IF-37. - EXPERIENCIA DE LA ENFERMEDAD DE KIKUCHI-FUJIMOTO Y SU ASOCIACIÓN CON SÍNDROME DE SJÖGREN
1Servicio de Medina Interna, 2Servicio de Anatomía Patológica. Hospital Universitario Ramón y Cajal. Madrid.
Objetivos: Analizar una serie de pacientes diagnosticados de enfermedad de Kikuchi (EK, linfadenitis histiocítica necrotizante) en nuestro hospital, y describir la asociación con enfermedades autoinmunes sistémicas (EAS) y onco-hematológicas.
Métodos: Estudio descriptivo de las características clínicas y epidemiológicos de 18 pacientes con EK, con diagnóstico anatomopatológico. Se revisaron las historias clínicas retrospectivamente desde el 1993 hasta el 2014.
Resultados: Durante el estudio, se obtuvo el diagnóstico EK con anatomía patológica de linfadenitis histiocítica necrotizante en 18 pacientes. De ellos, 16/18 (88%) eran caucásicos, 1/18 (6%) africano y 1/18 (6%) asiático. Predominó el sexo femenino con 16/17 (94%). La edad media al diagnóstico fue de 30 años (± 11,64). Clínicamente, 12/18 (65%) presentaron fiebre y todos debutaron con enfermedad ganglionar cervical. Dos pacientes (11%) presentaron adenopatías inguinales. Síntomas como rash o artralgias estuvieron presentes en 4/18 (22%).

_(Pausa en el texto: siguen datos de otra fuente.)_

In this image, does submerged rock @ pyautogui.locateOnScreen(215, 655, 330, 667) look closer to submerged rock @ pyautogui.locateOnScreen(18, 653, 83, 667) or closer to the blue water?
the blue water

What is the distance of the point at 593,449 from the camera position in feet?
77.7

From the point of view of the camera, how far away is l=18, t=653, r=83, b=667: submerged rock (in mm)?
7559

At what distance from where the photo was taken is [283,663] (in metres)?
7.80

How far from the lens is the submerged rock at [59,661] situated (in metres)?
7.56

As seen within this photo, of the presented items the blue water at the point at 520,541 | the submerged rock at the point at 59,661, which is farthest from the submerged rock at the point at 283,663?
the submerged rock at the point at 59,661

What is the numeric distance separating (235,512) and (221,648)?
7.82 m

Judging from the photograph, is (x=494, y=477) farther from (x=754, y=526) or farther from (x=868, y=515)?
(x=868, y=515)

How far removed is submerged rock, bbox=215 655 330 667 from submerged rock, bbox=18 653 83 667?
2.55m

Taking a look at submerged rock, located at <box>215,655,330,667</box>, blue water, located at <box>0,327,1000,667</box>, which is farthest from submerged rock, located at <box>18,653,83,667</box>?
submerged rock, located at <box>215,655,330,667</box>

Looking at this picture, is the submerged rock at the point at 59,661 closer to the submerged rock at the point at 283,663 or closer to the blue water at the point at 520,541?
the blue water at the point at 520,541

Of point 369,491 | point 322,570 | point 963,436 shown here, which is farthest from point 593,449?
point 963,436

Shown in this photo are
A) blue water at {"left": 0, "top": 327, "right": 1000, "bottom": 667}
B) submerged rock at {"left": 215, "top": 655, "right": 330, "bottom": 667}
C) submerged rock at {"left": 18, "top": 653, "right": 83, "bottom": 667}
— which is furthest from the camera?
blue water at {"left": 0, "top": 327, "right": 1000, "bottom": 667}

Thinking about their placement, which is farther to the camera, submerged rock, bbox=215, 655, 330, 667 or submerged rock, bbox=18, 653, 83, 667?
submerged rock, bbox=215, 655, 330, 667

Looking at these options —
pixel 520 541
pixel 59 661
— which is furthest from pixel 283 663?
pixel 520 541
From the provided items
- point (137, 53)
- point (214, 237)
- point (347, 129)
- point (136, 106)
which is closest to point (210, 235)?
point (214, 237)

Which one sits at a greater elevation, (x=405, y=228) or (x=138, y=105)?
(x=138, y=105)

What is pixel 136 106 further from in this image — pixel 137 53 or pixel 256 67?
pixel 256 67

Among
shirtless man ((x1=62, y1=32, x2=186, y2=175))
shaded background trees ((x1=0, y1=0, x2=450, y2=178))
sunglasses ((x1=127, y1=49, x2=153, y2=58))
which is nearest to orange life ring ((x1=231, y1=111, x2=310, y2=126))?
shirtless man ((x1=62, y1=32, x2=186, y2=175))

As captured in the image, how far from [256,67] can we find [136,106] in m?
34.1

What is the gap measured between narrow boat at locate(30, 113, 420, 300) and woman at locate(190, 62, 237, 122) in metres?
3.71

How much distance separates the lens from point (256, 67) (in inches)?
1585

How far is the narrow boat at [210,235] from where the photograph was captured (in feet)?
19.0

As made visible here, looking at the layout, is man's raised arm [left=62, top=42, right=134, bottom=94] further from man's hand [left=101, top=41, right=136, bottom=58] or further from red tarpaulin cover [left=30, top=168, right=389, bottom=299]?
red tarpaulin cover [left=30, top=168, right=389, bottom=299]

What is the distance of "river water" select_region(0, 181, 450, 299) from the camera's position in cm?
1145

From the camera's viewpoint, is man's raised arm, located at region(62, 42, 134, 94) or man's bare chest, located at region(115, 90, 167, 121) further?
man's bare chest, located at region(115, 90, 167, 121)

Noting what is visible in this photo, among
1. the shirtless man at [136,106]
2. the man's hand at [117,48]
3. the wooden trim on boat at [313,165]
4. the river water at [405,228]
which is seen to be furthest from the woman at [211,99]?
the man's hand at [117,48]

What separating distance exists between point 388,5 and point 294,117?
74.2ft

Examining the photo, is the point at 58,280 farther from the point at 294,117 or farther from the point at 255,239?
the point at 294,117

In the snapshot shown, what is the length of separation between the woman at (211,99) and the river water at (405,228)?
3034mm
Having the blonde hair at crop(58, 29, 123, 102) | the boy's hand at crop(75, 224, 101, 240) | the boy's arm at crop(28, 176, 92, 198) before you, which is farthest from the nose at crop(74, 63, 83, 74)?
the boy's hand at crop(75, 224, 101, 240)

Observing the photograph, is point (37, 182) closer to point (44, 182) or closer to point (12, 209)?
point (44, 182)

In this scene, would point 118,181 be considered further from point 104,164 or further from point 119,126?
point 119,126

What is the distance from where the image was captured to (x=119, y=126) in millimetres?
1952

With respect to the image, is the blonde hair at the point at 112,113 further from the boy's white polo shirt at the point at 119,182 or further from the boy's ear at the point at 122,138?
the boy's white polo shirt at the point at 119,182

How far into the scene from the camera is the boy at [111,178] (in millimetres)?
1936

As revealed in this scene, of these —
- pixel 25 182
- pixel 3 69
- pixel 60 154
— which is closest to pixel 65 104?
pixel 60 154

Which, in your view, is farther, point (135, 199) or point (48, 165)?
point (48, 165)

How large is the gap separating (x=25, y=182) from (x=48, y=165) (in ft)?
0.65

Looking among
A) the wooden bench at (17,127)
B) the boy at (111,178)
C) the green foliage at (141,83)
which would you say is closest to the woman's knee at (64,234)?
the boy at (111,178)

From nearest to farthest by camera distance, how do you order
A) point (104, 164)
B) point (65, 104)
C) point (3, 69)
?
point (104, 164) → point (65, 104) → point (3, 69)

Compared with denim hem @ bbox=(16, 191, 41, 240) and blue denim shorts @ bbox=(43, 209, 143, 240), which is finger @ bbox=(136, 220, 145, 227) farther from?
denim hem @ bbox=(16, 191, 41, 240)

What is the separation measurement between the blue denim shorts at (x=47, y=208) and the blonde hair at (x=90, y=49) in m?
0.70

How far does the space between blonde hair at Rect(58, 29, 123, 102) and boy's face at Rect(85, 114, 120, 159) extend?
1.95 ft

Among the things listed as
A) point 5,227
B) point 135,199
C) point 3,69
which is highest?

Analíticamente se observó una hemoglobina media de 12,5 g/dl y una VSG elevada en 10/18 (57%). En cuanto al panel de anticuerpos: ANA positivos en 5/18 (28%) y anti-DNA positivo en 1 paciente (6%), Ro-SSA y La-SSB positivos en 2 pacientes (11%). En 17/18 de los pacientes se realizó PAAF como primera prueba, siendo diagnóstica de EK en el 94% (16/17). En un paciente sólo se realizó biopsia y en otros 8 la PAAF se confirmó con biopsia. No se realizaron biopsias en todos los pacientes porque entre ambas pruebas las linfadenopatías se resolvieron. La citología en manos expertas está aceptada como técnica diagnóstica. En lo referente a las EAS, un paciente presentó el diagnóstico de lupus eritematoso sistémico (LES) tras 10 años del diagnóstico de EK; dos pacientes con síndrome de Sjögren (SS), 1 y 4 años después del diagnóstico de EK; un paciente con tiroiditis autoinmune; y uno con EK tras 5 años de un linfoma de Hodgkin remisión. Microbiológicamente todos los pacientes presentaron Mantoux y serologías negativas para distintos virus (VIH, lues y VEB). Encontramos positividad para PCR VHH-7 próximo al diagnóstico de EK en un paciente, e infección pasada del VHH-6 en 1/3 pacientes donde se realizó la determinación. Encontramos recidivas en 3 pacientes, uno de ellos en repetidas ocasiones, que se resolvieron espontáneamente o con mínima dosis de corticoides.
Discusión: La EK es una entidad de etiología desconocida, caracterizada por linfadenopatías en general laterocervicales, asociada o no a síntomas sistémicos, autolimitada y de curso benigno en su evolución. Hay diversos trabajos que sugieren un papel de las citoquinas inflamatorias, IL6 e interferón gamma, en la patogenia. Estas citoquinas se elevan en la EK y en otras enfermedades autoinmunes. Es conocida la asociación con EAS, siendo más frecuente al LES. Se ha descrito algún caso con SS, si bien dicha asociación es poco frecuente. Sin embargo, entre nuestra serie se han observado dos EK asociadas con SS, circunstancia poco común en otras series. Otro punto a comentar es la asociación de un caso de EK con linfoma de Hodgkin, no siendo la enfermedad coincidente al diagnóstico. Dicha asociación parece ser casual.
Conclusiones: La EK es una entidad a tener en cuenta en el diagnóstico diferencial del paciente con adenopatías y fiebre, presenta un curso benigno y autolimitado. Es importante el diagnóstico correcto, y considerar la asociación con EAS en el curso de su evolución. En nuestro conocimiento sólo se han descrito 2 casos asociados de EK y SS, encontrando en nuestra serie 2 casos. Quizás la activación del linfocito B observada en la EK y el SS, podría ser el nexo de unión, de forma similar al LES.